1. Architecture Proposal
Executive summary
This document presents a pragmatic approach to protecting customer Personally Identifiable Information (PII), designed for a retail/e-commerce business with over one million customer records, focused on preventing data leaks and tracing their source when incidents occur.
Unlike building a full PII Vault (costly, high-risk, long timeline) or buying a commercial product (license cost, vendor lock-in), this hybrid approach leverages the database’s built-in security features (encryption, masking, access control) and adds a centralized audit and access-control layer to address the core pain point: today nobody knows who read which customer’s data, when, and why.
The problem
Three observed symptoms share one root cause:
- Exposed and scattered data: PII (name, phone, email, address) stored in plaintext, scattered across CRM, order DB, logs, manual Excel exports, backups, partner services.
- No access log: When a leak occurs, there is no evidence to identify the source. Every investigation is “groping in the dark.”
- No purpose-based access control: Too many people and services can read almost everything; no record of why a record was accessed.
Legal implication: Decree 13/2023/ND-CP on personal data protection requires processing data for the correct purpose, with control and traceability. The lack of logs and access control makes compliance hard to demonstrate during audits.
Hybrid architecture overview
The solution has two complementary pillars.
Pillar A — DB-native + Masking (data layer)
- TDE (Transparent Data Encryption): encrypts all data at rest.
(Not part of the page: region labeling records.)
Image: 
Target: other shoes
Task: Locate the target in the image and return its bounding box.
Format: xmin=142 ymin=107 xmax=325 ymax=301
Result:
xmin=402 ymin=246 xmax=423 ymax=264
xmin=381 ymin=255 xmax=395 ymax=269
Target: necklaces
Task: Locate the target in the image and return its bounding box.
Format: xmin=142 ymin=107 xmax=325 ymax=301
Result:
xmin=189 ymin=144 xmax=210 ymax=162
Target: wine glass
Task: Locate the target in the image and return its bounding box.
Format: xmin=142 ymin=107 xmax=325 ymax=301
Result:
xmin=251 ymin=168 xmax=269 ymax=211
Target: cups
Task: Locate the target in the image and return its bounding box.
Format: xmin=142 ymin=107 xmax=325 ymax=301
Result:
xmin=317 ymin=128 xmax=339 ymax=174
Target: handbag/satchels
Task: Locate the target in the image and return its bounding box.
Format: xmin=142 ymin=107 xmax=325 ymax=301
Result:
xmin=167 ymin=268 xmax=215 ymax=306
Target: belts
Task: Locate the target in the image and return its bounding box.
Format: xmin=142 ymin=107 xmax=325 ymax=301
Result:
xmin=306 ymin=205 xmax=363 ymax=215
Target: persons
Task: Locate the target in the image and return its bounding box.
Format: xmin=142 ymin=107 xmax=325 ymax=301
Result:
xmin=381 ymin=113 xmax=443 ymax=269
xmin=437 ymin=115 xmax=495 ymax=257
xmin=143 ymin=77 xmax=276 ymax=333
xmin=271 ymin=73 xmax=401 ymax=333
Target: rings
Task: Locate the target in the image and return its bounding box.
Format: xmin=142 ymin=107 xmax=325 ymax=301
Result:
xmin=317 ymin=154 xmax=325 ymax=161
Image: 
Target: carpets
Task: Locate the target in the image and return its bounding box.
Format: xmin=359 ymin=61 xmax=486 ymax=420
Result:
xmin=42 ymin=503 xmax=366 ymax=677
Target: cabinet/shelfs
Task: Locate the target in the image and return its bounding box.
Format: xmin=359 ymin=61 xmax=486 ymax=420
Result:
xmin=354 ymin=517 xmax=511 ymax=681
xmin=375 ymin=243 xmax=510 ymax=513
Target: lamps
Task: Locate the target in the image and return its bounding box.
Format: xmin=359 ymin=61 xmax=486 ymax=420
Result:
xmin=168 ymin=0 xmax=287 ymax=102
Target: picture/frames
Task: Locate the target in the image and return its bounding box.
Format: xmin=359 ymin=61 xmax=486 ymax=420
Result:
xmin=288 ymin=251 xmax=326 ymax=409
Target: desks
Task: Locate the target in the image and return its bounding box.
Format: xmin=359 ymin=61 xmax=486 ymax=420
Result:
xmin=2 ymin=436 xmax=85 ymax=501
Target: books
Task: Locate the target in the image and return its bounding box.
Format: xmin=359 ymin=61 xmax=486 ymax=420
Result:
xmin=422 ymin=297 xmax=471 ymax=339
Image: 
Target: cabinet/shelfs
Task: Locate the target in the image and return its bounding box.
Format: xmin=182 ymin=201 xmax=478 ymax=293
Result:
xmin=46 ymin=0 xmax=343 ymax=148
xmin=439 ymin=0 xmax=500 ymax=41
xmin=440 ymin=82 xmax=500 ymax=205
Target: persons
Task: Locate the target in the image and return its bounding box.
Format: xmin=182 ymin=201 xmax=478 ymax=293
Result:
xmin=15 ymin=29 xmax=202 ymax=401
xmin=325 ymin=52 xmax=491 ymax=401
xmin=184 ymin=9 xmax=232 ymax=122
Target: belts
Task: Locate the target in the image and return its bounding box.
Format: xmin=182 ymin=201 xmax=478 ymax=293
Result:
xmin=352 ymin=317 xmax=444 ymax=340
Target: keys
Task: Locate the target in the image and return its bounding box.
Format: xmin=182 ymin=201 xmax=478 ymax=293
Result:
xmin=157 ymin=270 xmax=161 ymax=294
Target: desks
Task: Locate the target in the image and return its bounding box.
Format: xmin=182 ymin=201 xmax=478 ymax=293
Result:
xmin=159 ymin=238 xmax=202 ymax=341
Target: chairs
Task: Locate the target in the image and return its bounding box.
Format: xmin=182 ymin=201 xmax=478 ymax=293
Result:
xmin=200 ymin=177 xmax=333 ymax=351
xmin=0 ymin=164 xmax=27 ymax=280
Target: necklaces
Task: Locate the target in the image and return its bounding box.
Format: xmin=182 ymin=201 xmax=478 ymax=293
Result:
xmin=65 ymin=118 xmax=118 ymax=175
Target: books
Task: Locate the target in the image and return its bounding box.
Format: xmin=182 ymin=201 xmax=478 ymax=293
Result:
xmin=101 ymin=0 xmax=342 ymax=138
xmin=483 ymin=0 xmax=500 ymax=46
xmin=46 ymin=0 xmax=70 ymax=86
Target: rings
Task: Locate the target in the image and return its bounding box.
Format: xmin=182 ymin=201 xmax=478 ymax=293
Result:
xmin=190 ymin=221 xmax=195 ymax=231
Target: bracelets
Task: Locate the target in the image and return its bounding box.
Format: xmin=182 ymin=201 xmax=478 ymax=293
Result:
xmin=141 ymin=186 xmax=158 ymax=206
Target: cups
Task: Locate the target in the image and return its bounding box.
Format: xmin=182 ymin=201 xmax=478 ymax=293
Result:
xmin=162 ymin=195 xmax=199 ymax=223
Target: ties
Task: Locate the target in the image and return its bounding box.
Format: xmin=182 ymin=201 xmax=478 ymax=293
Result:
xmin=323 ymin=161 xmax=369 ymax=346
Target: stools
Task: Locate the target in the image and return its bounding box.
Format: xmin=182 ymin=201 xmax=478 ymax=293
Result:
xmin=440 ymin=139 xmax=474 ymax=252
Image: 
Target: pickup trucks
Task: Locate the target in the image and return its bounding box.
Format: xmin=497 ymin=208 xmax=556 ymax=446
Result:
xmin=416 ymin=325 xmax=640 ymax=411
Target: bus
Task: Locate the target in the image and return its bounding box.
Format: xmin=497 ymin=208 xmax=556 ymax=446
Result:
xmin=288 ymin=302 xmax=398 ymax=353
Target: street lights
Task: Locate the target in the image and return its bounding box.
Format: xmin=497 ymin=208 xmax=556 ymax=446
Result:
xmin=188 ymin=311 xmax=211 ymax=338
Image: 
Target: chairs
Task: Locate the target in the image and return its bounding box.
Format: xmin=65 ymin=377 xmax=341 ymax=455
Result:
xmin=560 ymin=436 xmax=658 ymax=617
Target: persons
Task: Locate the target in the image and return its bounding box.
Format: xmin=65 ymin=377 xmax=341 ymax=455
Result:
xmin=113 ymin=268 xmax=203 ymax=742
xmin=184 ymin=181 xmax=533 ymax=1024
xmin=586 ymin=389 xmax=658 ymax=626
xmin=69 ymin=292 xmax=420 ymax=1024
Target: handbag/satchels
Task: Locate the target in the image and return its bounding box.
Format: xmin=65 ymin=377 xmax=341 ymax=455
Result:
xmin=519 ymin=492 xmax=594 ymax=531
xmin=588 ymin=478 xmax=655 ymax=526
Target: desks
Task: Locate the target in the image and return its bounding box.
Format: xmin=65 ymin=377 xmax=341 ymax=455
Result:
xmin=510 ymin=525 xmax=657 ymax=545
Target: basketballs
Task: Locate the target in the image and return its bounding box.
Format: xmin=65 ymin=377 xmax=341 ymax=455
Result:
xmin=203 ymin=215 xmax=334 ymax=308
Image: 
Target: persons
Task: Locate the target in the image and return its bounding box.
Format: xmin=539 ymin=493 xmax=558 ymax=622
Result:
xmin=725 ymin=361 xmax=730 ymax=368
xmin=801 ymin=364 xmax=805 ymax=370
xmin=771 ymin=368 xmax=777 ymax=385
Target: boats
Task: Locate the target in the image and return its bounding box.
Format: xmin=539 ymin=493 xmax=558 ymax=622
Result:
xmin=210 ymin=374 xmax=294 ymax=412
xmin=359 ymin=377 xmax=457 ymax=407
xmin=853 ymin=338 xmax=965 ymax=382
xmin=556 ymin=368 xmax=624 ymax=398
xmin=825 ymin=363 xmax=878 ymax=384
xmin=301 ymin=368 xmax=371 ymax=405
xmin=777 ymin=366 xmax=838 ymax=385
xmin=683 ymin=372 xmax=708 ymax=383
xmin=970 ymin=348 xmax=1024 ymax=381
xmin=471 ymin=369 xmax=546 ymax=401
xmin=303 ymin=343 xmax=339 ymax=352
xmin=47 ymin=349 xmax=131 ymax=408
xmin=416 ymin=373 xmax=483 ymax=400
- Column / Field-level Encryption: encrypts sensitive columns with separately managed keys.
- Dynamic Data Masking: masks data by role at query time.
- Row-Level Security (RLS): restricts each role to rows in its scope.
Pillar B — Centralized Audit & Access-Control layer
The biggest differentiator. Every query touching PII is recorded by a central layer, leaving an immutable trail:
- Access gateway / Data Access Layer: apps read PII via a shared service instead of querying sensitive tables directly.
- Purpose binding: every PII read request must include a reason.
- Immutable audit log (append-only, hash-chained): each access records who · what · when · why · result.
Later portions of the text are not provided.